Visual Discrimination:
Measures to what extent a subject can identify the distinctive features of forms including shape, orientation, and size. Poor discrimination would result in confusing similar objects, words or colors. One may mistake an "a" for an "o". 

Visual Memory:
Measures the subject’s ability to remember single forms. Visual memory is the foundation for visualization and involves the ability to store and recall the visually presented information. This is important in spelling.

Visual-Spatial Relationships:
Measures the subject’s ability to do the following:

     •Determine the correct direction of forms
     •Orientating oneself in the environment
     •Recall the spatial location of stimuli or to recall, identify, or reproduce a design or a dominate feature
     •To perceive the position of two or more objects in relation to self and to each other

A test of visual spatial memory is the ability to remember the spatial location of stimuli. A test of spatial memory asks, “Where is it?” This is very important for math skills; addition, subtraction, algebra and geometry

Visual Form-Constancy:
Measures the subject’s ability to judge variations in form and to recognize that the visual information in a form is consistent, regardless of object or image size, location or orientation. This could affect identifying the same work in various type or style sizes (DOG = DOG). This ability is important in math, especially multiplication/division and calculus.

Visual Sequential-Memory:
Measures the subject’s ability to remember a number of forms in a series.

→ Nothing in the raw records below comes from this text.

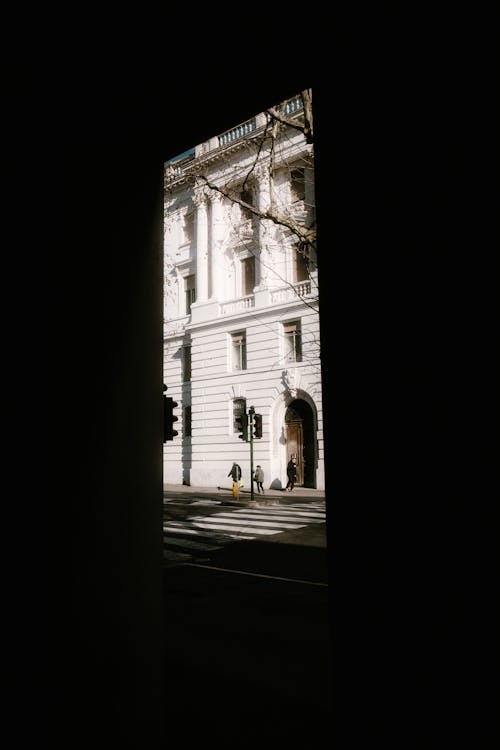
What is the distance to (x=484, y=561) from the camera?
1248 mm

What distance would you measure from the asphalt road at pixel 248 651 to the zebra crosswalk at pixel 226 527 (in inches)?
50.6

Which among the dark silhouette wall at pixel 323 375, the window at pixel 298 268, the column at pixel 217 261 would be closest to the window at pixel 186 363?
the column at pixel 217 261

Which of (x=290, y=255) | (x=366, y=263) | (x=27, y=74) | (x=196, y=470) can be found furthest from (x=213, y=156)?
(x=366, y=263)

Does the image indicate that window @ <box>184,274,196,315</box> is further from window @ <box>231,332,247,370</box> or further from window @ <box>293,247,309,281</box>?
window @ <box>293,247,309,281</box>

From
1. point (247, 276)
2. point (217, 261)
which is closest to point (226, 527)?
point (247, 276)

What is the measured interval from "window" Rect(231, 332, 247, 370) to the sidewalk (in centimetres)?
560

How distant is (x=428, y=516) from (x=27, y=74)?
2.75m

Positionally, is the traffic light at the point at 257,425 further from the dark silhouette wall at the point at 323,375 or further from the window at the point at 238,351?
the dark silhouette wall at the point at 323,375

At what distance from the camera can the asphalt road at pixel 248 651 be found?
332 cm

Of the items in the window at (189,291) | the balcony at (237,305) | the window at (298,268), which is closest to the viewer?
the window at (298,268)

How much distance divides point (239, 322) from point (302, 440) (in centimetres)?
617

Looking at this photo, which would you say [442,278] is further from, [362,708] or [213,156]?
[213,156]

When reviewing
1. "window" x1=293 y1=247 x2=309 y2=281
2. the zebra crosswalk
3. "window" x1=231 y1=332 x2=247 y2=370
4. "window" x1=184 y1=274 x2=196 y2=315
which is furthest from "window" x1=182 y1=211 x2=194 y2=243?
the zebra crosswalk

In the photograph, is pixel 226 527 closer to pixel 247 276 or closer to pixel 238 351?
pixel 238 351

It is the ability to recall a sequence of objects, letters, words, or symbols in the same order as originally seen. Poor visual sequencing can result in poor spelling and recall. Example: “receipt” or “reciept”, or in a phone number, “250-8070” vs. “250-8007”. A test of visual sequential memory asks, “What is it?” This is important in listening and following remembered instructions.

Visual Figure-Ground:
Measures the subject’s ability to find a form when hidden among others. Without this ability, one will have difficulty in focusing on the important elements on a page while disregarding the “ground”. In reading, this translates to focusing on the word(s) being read without being distracted by the remainder of the page. This will have an impact by making it difficult to locate objects that are not well defined from the background. As an example, one may have trouble finding things in a cluttered drawer or room. In the woods one may have trouble seeing the deer among the brush.

Visual Closure:
Measures the subject’s ability to be aware of clues in a visual presentation that allows one to determine the final product without having all parts of the stimuli present. An example is completing a word when only part of it is seen, or identifying what is in a dot-to dot picture before it is completed. Visual closure is being able to predict with a reasonable degree of accuracy a letter, the ending of a word, the rest of a picture, or even the ending of a sentence that is only partially visible.  Visual closure is an important component necessary for reading fluently that in turn helps comprehension.  When struggling with visual closure, patients may confuse similar objects/words, be slow to complete tasks, and have poor comprehension. They may also have trouble finding objects which are partially covered.

Visualization:
Visualization goes a step beyond reproducing in the mind a replica of something previously seen to being able to mentally change the features or dimensions of an object to envision an altered or new object.  When reading a narrative we visualize the story, or in math or science we might project, hypothesize and visualize how various approaches and conditions may influence the outcomes so that appropriate decisions may be made.